Age discrimination might seem like an odd phenomenon to crop up in an industry that is literally purpose-built to care for the very elderly, but unfortunately it is very real. Age discrimination in senior care is almost entirely a matter of doctors and other professionals routinely failing to give elderly patients the best-practices form of care, instead giving them either minimal care or whatever care is least expensive.
The Argument For Ageism…
There are instances where the best-practice form of care is not appropriate for a senior citizen. For example, many individuals age 70 or over might be too physically frail to undergo chemotherapy. Similarly, it may be possible that an 85-year-old woman would be at greater risk from an ‘aggressive’ pneumonia treatment than she would be from pneumonia itself.
The other commonplace argument used in favor of ageism is a bit cold, but is rational; a hospital Emergency Department is a place of limited resources, and elderly patients tend to be much more complex, fragile, and demanding than younger ones. Hence, devoting more attention to an elderly patient means denying time and effort to other patients in need.
…And Why It’s Wrong
There are, of course, several more reasons why those ‘reasonable’ arguments are…let’s be polite and simply say ‘less reasonable than they appear.’ The most obvious to anyone who is looking at the situation from the perspective of a patient (or the child of a patient) is that health care choices ought, rightfully and consistently, be based on the individual being treated, not on some preconceived notion of what the status of the individual should be based on their age. If a 70-year-old is healthy enough to survive chemotherapy, they should be given the option of chemotherapy.
The next issue is that of communication; seniors are far more likely than younger patients to simply accept what the doctor tells them without questioning. But that is not a problem with the patient; it is a problem with the doctor. Studies have shown that doctors are more responsive, respectful, optimistic, and egalitarian with younger patients than with seniors, and it is that lack of respect, optimism, and responsiveness that inspires seniors to silence.

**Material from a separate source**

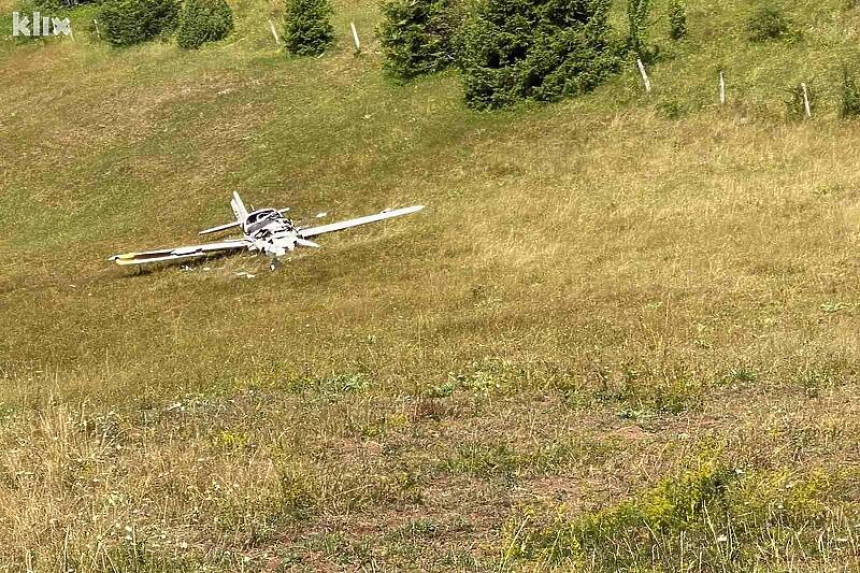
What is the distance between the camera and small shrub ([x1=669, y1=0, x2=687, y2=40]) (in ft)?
131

Finally, and most damningly, we have the issue of our entire cultural perspective on age. One-time governor of Colorado Richard Lamm once famously stated that the elderly “have a duty to die and get out of the way.”
It is a ubiquitous cultural norm that getting older inherently makes you less mentally and physically capable, harder to communicate with, and eventually “naturally” leads to isolation and disengagement. But that is literally something that Americans made up. How do we know that? Because we have counterexamples all over the world:
In Japan, the cultural paradigm is the senior citizens who are the wisest, most respectable of the population, and the shift into retirement is accompanied by the pursuit of ‘ikigai’, which essentially translates as ‘the joy of purpose.’ Senior citizens in Japan are not told they ‘should get out of the way;’ they’re told they are competent and capable of finding and achieving purpose. In Japan, life expectancy is 5 years longer than it is in the U.S.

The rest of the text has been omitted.